==== Selected extract ====
For pharmaceutical corporations, the data is deemed sufficiently reliable for confidential safety analysis.

For the public, independent scientists, and the very people whose health is at stake, the same data is suddenly deemed too unreliable and too dangerous to release.

This is an indefensible position. It suggests that transparency is not the issue; control is.

Our Legal and Ethical Mandate: A Call for Robust Action

World Council for Health Law Division views this case as a cornerstone in the global fight for transparent and ethical public health. The actions of the UKHSA are not merely bureaucratic inertia; they represent a profound failure of their duty of care to the public.

We assert the following principles:

  • Public Health Data Must Be Public: Data collected by public institutions, especially concerning medical interventions deployed across entire populations, must be available for independent scrutiny. This is a non-negotiable pillar of scientific integrity and informed consent.
  • There Cannot Be Two Standards of Science: The same rigorous—or lax—standards applied to data used to promote an intervention must be applied to data used to assess its safety. Moving the goalposts to avoid scrutiny is a violation of public trust.
==== Raw data ====
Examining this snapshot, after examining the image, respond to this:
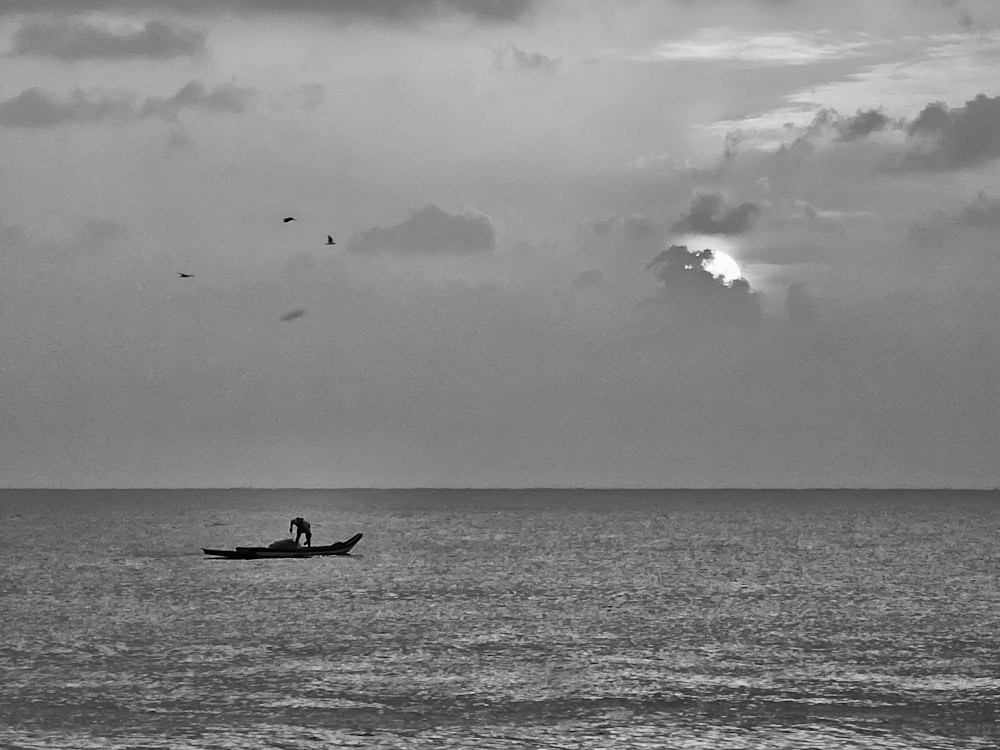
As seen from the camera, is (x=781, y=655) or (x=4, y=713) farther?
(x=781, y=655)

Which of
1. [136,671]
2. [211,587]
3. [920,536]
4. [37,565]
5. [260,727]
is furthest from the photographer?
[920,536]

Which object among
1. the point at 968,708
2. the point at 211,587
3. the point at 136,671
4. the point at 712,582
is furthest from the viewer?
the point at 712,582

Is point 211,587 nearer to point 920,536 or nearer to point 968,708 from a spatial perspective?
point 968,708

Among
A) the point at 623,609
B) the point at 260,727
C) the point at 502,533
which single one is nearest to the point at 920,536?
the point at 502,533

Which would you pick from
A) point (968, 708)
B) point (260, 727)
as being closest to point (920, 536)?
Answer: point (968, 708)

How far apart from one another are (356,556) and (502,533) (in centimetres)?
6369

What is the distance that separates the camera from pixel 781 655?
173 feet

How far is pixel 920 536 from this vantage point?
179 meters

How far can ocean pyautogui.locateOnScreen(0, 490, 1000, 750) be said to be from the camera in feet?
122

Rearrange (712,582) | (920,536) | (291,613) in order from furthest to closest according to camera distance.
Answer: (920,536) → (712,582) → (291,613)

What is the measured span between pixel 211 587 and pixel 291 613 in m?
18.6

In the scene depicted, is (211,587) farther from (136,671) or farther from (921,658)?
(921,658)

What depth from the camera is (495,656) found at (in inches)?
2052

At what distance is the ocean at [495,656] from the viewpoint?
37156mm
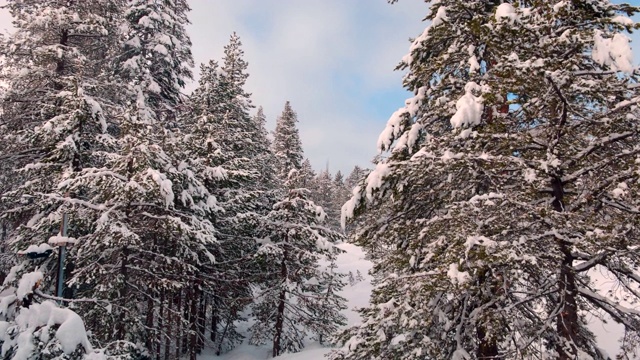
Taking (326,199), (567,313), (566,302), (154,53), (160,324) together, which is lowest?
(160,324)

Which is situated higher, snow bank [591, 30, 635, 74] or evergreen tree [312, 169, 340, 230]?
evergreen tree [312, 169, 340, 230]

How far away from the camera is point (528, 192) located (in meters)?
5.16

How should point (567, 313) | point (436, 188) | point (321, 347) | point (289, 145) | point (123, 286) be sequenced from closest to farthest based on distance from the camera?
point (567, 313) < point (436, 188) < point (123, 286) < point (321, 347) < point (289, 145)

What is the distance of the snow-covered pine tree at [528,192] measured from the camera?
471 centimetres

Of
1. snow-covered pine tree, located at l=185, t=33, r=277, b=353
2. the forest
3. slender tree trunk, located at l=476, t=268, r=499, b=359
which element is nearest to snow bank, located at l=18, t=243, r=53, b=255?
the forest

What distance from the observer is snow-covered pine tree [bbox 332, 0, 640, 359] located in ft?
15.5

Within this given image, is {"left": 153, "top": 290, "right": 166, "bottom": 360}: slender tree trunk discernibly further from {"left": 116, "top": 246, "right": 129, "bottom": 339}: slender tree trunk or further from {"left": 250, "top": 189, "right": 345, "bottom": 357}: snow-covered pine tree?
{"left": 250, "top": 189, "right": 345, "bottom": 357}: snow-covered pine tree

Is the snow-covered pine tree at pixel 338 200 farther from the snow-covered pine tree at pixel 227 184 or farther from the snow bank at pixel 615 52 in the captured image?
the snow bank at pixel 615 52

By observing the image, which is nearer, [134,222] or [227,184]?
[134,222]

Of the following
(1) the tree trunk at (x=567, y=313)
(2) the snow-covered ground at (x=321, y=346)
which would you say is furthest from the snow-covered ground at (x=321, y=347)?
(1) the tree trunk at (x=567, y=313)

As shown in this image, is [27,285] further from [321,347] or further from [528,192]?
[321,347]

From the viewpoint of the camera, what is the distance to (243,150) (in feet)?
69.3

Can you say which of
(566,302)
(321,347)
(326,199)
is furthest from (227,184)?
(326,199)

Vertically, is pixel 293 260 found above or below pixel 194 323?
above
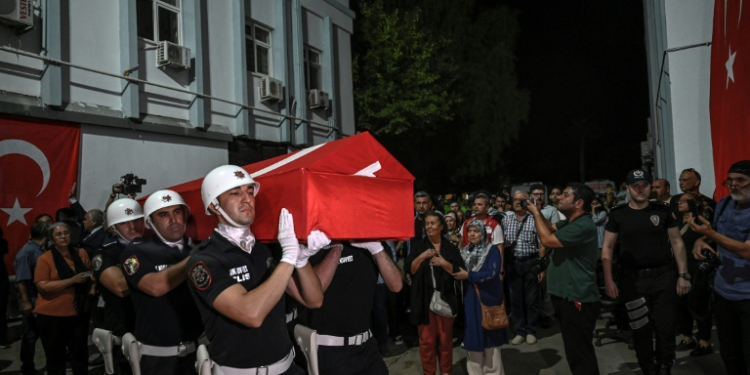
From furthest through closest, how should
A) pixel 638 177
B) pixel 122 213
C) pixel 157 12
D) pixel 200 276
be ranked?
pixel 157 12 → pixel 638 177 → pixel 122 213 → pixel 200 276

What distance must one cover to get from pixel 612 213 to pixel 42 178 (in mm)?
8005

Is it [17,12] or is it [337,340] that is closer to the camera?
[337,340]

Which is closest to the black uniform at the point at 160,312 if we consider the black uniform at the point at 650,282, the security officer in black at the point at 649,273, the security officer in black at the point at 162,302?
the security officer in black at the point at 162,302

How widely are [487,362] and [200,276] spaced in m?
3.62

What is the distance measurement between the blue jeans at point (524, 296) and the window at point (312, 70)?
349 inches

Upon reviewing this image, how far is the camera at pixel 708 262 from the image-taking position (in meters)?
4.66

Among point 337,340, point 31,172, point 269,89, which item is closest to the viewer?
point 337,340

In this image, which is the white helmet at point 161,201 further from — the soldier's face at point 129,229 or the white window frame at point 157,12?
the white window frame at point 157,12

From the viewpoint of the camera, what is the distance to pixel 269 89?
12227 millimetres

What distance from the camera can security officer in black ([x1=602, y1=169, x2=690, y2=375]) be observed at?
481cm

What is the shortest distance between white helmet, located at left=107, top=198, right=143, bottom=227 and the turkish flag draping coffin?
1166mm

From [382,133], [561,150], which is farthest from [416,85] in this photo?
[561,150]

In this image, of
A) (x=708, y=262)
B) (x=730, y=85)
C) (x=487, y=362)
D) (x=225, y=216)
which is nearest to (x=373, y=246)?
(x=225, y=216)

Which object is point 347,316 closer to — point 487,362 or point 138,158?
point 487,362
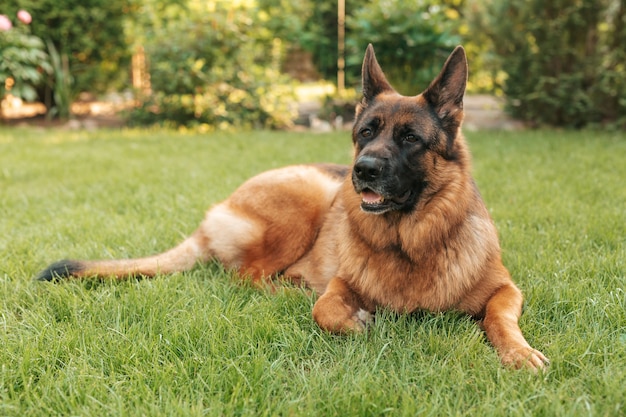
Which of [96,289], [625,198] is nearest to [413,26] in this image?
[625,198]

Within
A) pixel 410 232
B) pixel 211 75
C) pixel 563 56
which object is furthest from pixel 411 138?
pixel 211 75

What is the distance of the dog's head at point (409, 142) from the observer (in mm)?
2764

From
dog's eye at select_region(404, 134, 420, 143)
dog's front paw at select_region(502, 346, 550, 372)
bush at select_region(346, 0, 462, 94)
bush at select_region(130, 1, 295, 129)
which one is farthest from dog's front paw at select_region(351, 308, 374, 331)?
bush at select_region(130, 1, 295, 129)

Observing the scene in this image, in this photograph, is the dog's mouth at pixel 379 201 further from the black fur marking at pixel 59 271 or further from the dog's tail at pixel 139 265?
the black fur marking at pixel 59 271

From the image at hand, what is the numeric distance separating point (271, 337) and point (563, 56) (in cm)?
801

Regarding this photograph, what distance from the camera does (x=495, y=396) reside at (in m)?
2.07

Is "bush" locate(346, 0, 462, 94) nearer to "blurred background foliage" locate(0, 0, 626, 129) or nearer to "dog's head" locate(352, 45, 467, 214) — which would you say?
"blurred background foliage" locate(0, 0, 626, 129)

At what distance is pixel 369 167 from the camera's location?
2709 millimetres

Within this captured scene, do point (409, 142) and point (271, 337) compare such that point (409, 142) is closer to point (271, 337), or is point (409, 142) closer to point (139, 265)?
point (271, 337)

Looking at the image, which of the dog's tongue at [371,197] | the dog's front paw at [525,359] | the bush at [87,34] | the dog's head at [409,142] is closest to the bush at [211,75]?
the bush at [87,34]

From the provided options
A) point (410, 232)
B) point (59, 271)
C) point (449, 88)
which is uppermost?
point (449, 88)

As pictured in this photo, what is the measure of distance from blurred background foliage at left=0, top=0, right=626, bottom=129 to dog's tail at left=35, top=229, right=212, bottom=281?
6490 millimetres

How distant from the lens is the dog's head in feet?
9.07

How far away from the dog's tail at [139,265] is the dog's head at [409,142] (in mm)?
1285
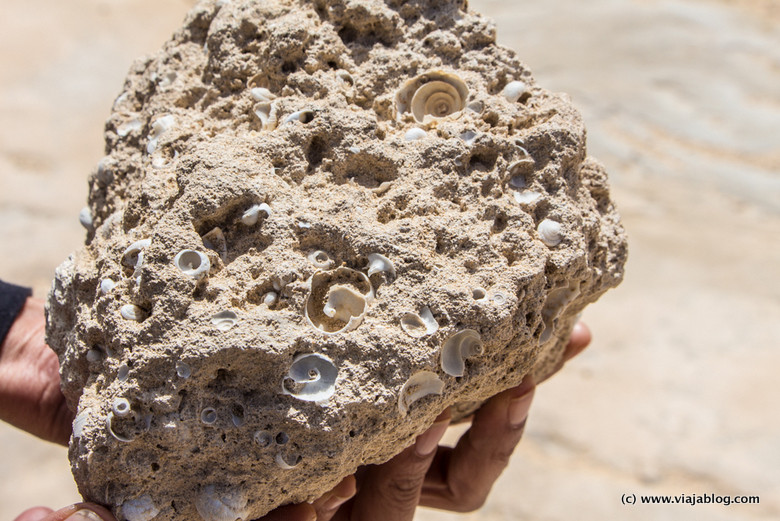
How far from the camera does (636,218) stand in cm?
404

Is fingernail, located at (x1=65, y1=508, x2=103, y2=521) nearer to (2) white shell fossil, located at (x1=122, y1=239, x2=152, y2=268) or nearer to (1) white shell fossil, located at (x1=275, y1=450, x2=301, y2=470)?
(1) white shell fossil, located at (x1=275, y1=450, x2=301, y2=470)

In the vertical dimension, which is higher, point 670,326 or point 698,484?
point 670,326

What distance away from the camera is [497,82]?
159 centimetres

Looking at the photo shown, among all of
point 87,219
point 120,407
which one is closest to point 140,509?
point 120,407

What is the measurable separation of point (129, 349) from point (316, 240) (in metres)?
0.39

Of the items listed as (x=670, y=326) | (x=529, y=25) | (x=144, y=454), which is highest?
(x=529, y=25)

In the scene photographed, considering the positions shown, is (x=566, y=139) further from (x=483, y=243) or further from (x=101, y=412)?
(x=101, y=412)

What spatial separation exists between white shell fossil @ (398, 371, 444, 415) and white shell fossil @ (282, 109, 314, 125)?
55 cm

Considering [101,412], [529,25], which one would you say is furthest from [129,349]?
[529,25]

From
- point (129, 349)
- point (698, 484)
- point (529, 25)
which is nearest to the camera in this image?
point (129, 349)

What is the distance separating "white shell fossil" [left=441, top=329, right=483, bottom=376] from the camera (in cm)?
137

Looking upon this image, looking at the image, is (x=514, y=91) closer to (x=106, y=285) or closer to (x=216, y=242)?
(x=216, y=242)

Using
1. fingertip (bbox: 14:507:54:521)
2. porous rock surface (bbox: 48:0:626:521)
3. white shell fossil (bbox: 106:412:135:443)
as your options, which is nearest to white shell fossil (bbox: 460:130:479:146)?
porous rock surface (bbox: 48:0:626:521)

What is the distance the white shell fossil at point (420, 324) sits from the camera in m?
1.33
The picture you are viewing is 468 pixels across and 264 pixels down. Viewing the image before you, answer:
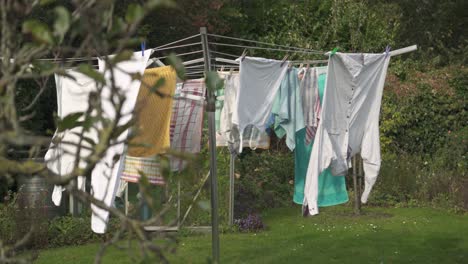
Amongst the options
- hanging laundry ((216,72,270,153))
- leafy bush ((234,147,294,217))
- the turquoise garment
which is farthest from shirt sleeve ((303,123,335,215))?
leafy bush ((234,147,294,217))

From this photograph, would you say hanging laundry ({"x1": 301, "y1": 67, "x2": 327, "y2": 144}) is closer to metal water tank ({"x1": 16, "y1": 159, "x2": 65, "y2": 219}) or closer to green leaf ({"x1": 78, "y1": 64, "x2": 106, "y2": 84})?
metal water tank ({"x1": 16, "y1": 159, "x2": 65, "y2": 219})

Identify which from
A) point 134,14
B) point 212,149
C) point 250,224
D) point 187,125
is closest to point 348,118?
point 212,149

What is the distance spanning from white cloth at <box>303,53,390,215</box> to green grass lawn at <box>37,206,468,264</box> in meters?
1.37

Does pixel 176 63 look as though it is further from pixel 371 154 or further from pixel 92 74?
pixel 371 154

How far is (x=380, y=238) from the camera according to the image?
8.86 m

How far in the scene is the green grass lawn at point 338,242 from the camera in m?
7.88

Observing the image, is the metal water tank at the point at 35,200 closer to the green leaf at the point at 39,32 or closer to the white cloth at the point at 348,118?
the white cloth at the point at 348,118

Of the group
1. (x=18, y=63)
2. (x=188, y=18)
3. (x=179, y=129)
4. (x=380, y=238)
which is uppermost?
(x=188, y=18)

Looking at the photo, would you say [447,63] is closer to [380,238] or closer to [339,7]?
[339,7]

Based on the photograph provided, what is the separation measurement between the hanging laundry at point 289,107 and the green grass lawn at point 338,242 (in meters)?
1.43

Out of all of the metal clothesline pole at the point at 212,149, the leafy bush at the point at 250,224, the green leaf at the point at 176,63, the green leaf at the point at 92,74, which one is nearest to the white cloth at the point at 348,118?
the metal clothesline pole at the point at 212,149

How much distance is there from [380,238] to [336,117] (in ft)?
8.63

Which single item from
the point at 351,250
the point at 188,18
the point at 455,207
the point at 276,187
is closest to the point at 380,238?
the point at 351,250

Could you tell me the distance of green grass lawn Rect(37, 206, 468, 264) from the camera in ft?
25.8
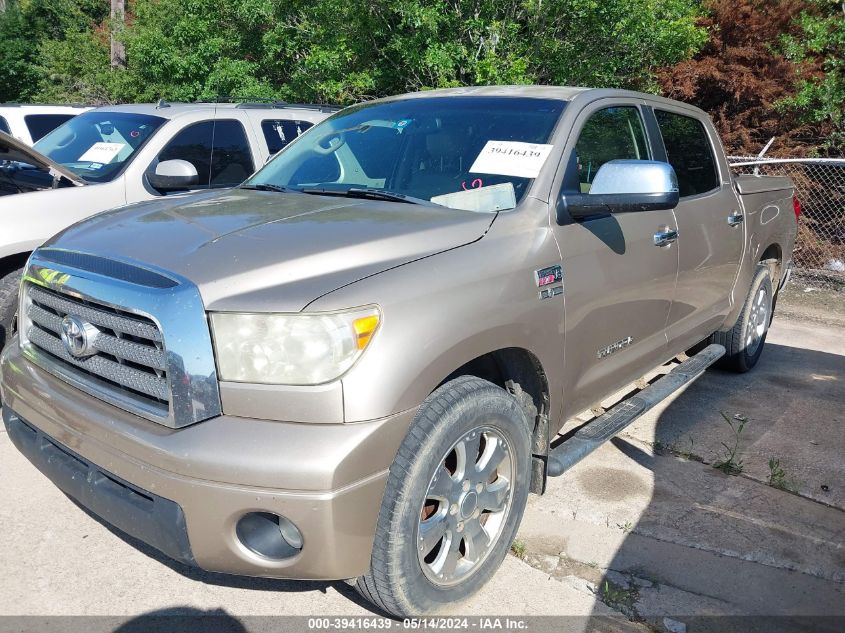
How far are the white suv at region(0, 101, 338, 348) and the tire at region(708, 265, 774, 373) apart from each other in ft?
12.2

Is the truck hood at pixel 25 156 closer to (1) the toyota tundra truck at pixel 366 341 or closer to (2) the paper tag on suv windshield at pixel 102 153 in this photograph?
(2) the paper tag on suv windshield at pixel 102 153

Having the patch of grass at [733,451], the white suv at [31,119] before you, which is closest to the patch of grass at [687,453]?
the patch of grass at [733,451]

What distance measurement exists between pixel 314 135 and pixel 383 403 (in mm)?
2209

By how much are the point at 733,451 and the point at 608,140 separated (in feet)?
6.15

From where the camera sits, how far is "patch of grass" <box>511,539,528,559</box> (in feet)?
====
Work order 1 -
In the text on public health data transparency, list the groups for whom the same data is said to be deemed too unreliable and too dangerous to release.
Work order 2 -
Continue the text on public health data transparency from its last sentence.
The items come from a different source than the text.

Task response 1 -
- the public
- independent scientists
- the very people whose health is at stake

Task response 2 -
  • Legal Action is a Tool for Liberation: This tribunal case is not a minor administrative dispute. It is a critical lever to pry open the doors of secrecy and hold health agencies accountable to the people they are meant to serve.

What You Can Do: Empower Yourself and the Movement

  • This is not just a UK issue; it is an international pattern. We call upon citizens, scientists, and legal professionals worldwide to:
  • Stay Informed: Follow the developments of this and similar legal challenges.
  • Demand Transparency: File FOIA requests in your own countries for health data related to vaccine safety and excess mortality.
  • Support Legal Advocacy: World Council for Health is committed to supporting and initiating legal actions that challenge censorship and demand accountability.
  • Amplify the Truth: Share this information. Break through the wall of silence and let your networks know that the call for transparent science is growing louder.

The outcome of this case will set a vital precedent. It is a battle for the very soul of public health: will it be a collaborative, transparent endeavour for the people, or a closed, unaccountable system that operates behind a veil of secrecy?

World Council for Health, and our international coalition, chooses transparency. We choose accountability. We choose health freedom for all. Join us.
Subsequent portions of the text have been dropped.